Confissões de um CMO: os perfis dos executivos de marketing - Nos bastidores das empresas correm os boatos: a função de CMO morreu. Não, ela se adaptou ao volátil mercado do marketing.

Confissões de um CMO: os perfis dos executivos de marketing

Publicado em: 1 de julho de 2026 |
Esqueça os manuais de etiqueta corporativa e os "cases de sucesso" plastificados. Os novos perfis dos executivos de marketing mudaram.

Se você já entrou em uma sala de reuniões para defender um orçamento de branding e sentiu o olhar gélido do CFO — o guardião das chaves do cofre que te vê como uma ave do paraíso, exótica e dispendiosa —, você sabe que o ambiente de negócios não é um jardim botânico; é uma selva darwinista.

O relatório “Confissões de um CMO”, da WorldWide Partners, rasga o brilho chocho das apresentações de PowerPoint para revelar que o marketing não está morrendo, como pregam os profetas do apocalipse no Linkedin.

Ele está sofrendo uma mutação necessária. Entender essa evolução não é “teoria” para ganhar palminha em workshop, mas uma questão de sobrevivência financeira das empresas.

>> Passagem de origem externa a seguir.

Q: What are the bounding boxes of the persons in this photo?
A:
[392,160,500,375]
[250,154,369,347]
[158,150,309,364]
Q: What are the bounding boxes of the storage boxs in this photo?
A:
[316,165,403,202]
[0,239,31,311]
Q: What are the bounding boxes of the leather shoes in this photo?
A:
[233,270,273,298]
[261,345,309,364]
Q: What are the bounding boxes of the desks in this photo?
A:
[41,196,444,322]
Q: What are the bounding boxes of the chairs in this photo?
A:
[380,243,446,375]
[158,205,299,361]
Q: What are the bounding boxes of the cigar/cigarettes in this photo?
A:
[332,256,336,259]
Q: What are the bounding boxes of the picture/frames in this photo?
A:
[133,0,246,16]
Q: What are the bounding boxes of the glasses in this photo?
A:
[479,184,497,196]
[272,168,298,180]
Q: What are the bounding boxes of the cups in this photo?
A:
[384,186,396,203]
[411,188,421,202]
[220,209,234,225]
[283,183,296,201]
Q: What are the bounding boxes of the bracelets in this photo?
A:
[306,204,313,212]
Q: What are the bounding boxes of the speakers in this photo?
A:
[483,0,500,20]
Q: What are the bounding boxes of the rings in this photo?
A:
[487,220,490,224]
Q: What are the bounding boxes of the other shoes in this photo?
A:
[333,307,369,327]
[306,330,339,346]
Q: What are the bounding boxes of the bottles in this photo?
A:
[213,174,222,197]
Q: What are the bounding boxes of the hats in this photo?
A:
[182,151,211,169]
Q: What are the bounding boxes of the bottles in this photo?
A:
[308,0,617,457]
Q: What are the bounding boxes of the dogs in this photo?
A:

Para não virar fóssil em exposição no museu da empresa extinta, você precisa identificar qual “espécie” se tornou para navegar o cerco dos números e a pressão por performance. E bota pressão nisso.

Conteúdo do post

O boato da morte e a realidade dos números

A “morte do CMO” é o clichê favorito de quem adora cliques fáceis. Dizem que o cargo foi fatiado em títulos da moda ou que o board perdeu a paciência com o “economês criativo”. No entanto, os dados da McKinsey são um banho de realidade nos céticos: quando o marketing assume a rédea do crescimento centrado no cliente, os números gritam a verdade.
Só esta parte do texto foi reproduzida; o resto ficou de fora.